Inflation dropped to a 1.9 percent annual rate in May, the Bureau of Labor Statistics reported Wednesday, in a sign that price pressures continue to ease in the U.S. even as the Federal Reserve is expected to continue tightening monetary policy later Wednesday.

May's slowdown in inflation was bigger than expected. Private-sector forecasters had expected annual inflation to slip from 2.2 percent to 2 percent.

Core inflation slowed to just 1.7 percent, the lowest rate since May of 2015. Core inflation is viewed as less volatile and more predictive of the future than headline inflation, because it strips out food and energy prices that can move significantly from month to month.

Early in 2017, inflation had appeared to be headed higher, after years of running mostly below target. With summer around the corner, however, the situation seems to have reversed. Between April and May, prices actually fell 0.1 percent.

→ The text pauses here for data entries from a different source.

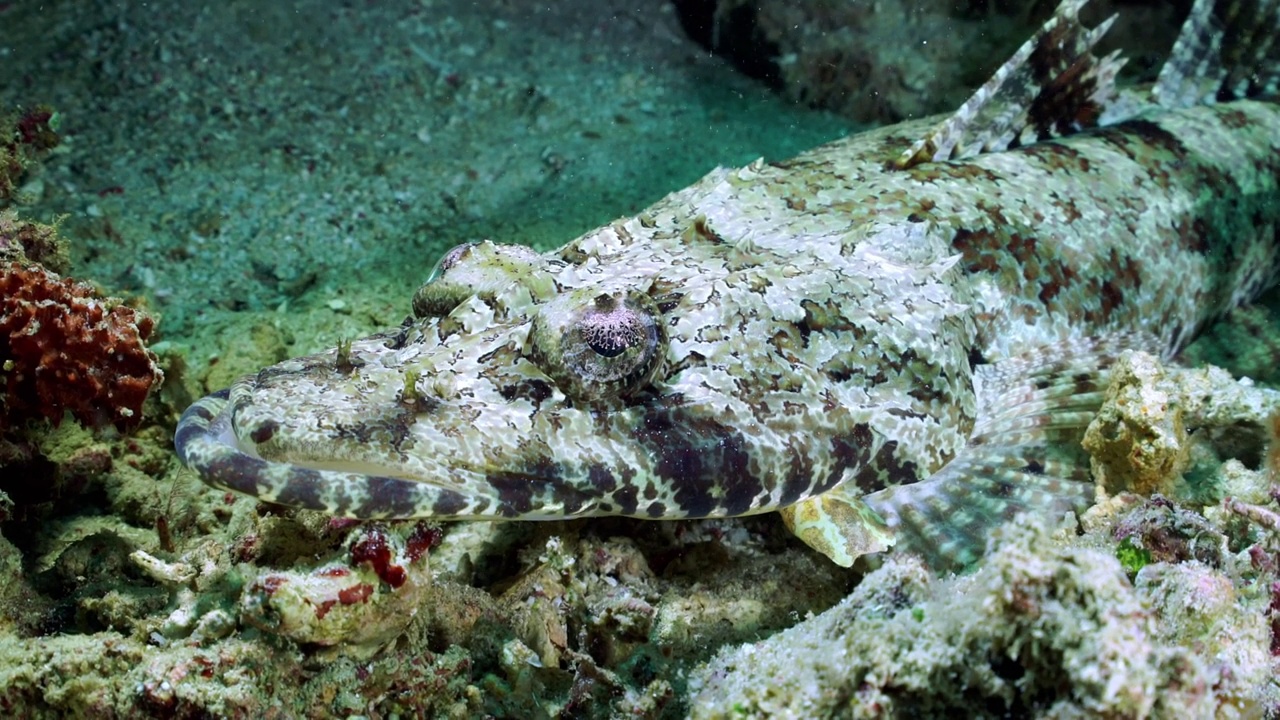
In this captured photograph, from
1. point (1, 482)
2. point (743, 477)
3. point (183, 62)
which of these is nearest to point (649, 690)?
point (743, 477)

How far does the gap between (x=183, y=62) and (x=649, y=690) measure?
6.55 m

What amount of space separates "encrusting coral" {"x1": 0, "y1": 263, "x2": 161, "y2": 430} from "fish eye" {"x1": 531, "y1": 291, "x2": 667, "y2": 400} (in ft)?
5.66

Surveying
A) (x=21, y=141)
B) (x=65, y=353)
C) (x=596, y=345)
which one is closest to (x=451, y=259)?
(x=596, y=345)

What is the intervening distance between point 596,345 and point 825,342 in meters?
1.00

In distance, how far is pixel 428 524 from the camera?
2629 mm

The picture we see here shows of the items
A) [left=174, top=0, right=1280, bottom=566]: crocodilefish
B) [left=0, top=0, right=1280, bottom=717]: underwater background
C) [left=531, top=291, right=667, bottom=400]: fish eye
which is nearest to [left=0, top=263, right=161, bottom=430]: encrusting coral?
[left=0, top=0, right=1280, bottom=717]: underwater background

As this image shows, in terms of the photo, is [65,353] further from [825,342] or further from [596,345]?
[825,342]

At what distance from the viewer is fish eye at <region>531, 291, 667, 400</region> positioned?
2.79 metres

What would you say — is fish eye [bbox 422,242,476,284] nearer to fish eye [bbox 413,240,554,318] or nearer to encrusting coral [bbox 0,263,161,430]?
fish eye [bbox 413,240,554,318]

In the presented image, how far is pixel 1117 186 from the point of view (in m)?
4.44

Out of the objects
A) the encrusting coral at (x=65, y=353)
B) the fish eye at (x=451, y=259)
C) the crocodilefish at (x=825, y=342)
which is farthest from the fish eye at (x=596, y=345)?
the encrusting coral at (x=65, y=353)


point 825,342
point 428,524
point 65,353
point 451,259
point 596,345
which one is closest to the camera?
point 428,524

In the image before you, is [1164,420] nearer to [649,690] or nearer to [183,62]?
[649,690]

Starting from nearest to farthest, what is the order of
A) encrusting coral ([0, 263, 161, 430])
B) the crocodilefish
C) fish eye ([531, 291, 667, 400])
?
the crocodilefish
fish eye ([531, 291, 667, 400])
encrusting coral ([0, 263, 161, 430])
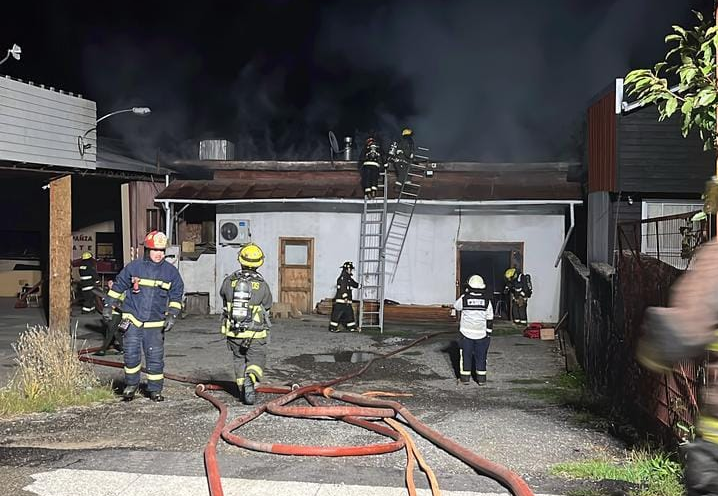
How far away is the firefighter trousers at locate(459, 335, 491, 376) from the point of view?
377 inches

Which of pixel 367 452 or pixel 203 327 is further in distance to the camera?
pixel 203 327

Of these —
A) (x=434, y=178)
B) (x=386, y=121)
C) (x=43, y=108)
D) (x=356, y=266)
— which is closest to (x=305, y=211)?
(x=356, y=266)

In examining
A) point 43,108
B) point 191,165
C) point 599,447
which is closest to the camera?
point 599,447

Wednesday's report was published just hours before the Federal Reserve was expected to announce an interest rate decision after a two-day meeting in Washington, a decision that often hinges on officials' view of inflation. Most Fed officials have said that they view the recent inflation slowdown as transitory, and that they expect it to pick back up as the unemployment rate continues to fall.

It's possible that the May inflation data will complicate the Fed's decision. Before Wednesday, investors saw a 0.25 percent rate hike as a virtual certainty. After the inflation report, bond market prices indicated that some doubt crept in regarding the decision, but they still reflected a very high probability of an increase in the rate target.

The Fed targets 2 percent inflation over the long term, although that target is based on a separate inflation measures. Although zero inflation or falling prices are better for consumers in the sense that their dollars go further, the Fed prefers stable inflation at the 2 percent target to set public inflation expectations and as an indication that the economy is running at full strength.

One reason to think that the recent inflation slowdown will prove temporary is that it partly reflects a major change in the pricing of cell phone services. Over the past year, as providers have competed with each other to offer unlimited data plans, mobile service prices have dropped 12.5 percent. That effect alone has taken 0.22 percentage points off of the overall inflation rate.

Price gains for medical services have also cooled off. Over the past 12 months, physician services have only risen 0.8 percent in price, the smallest such increase ever.

College tuition and fee hikes also notched the slowest-ever 12-month increase, at just 1.7 percent.